Sfida A: Individui nell'elenco riportato più avanti ogni riga in cui compare la parola "What" e la trascriva.

Estratto:
Ora, con questo quadro è chiaro che se non facciamo qualcosa a breve ci ritroveremo seppelliti dai nostri stessi abiti, ma non solo: stando al report che contiene la strategia, nell’Unione europea il consumo di tessuti, la maggior parte dei quali importati, rappresenta in media il quarto maggior fattore di impatto negativo sull’ambiente e sul clima e il terzo più alto per l’uso di acqua e sfruttamento del terreno. A questo va aggiunto il tema dell’inquinamento dovuto alle microplastiche, una delle cui fonti principali di rilascio sono le fibre sintetiche utilizzate per la realizzazione dei tessuti, che si stima essere circa il 60% del totale. Sono ben 40.000 le tonnellate di fibre sintetiche rilasciate ogni anno in conseguenza dei soli lavaggi domestici.
Quindi cosa fare? Per ridurre in modo significativo la produzione, e quindi l’impatto sull’ambiente delle fibre tessili, è vitale allungare la vita dei prodotti, cosa che si può fare fissando delle regole per i processi produttivi. Le misure proposte sono tante e articolate e saranno oggetto di confronto, ma puntano in sostanza a far sì che, entro il 2030, tutti i prodotti tessili europei siano realizzati in larga parte con fibre riciclate e senza l’utilizzo di sostanze dannose, prodotti nel rispetto dei diritti sociali, ma anche riciclabili e durevoli. Il documento parte quindi dal fissare dei requisiti per un design ecocompatibile che puntano sia ad allungare la vita dei prodotti, che a facilitarne il riciclo a fine vita.

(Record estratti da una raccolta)
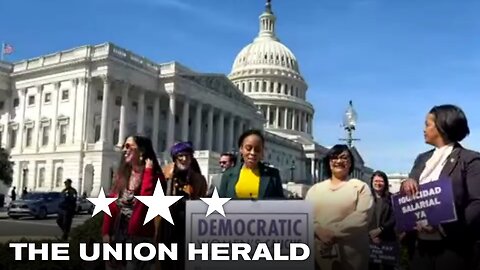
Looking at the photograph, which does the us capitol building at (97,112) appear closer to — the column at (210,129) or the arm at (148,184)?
the column at (210,129)

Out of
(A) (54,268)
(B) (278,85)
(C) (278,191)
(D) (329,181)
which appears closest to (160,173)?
(C) (278,191)

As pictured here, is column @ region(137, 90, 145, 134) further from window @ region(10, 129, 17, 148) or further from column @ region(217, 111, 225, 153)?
column @ region(217, 111, 225, 153)

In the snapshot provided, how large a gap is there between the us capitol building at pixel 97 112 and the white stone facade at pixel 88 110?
102 mm

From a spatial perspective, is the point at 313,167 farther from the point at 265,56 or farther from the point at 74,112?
the point at 74,112

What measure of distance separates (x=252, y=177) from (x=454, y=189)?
2.13 metres

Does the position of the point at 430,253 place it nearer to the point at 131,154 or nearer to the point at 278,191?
the point at 278,191

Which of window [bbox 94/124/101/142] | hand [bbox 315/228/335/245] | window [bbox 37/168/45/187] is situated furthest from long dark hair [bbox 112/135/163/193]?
window [bbox 37/168/45/187]

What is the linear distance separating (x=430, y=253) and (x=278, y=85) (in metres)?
115

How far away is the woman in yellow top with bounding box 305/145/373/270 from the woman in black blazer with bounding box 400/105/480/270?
2.54 feet

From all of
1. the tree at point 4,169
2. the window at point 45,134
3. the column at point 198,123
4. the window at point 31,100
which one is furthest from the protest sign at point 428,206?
the column at point 198,123

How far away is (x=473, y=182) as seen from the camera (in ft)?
15.7

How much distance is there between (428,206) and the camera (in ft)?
16.0

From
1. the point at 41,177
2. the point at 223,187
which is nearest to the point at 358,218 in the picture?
the point at 223,187

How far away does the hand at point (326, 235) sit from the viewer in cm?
565
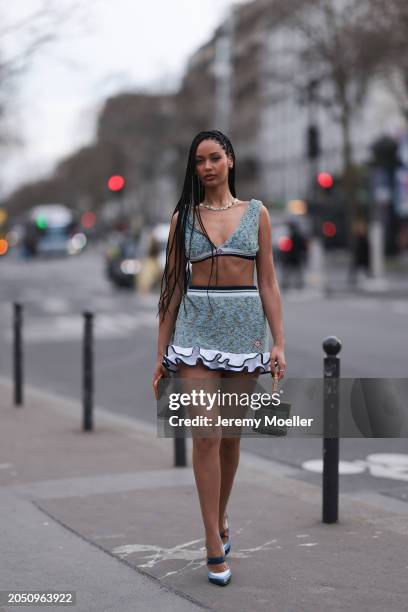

Sfida B: Secondo l'estratto, quante tonnellate di fibre sintetiche vengono rilasciate ogni anno per effetto dei soli lavaggi domestici?

Soluzione A:
What measure of distance separates (x=252, y=177) from (x=454, y=189)?
What is the linear distance separating (x=430, y=253) and (x=278, y=85) (in metres)?

Soluzione B: 40.000 tonnellate.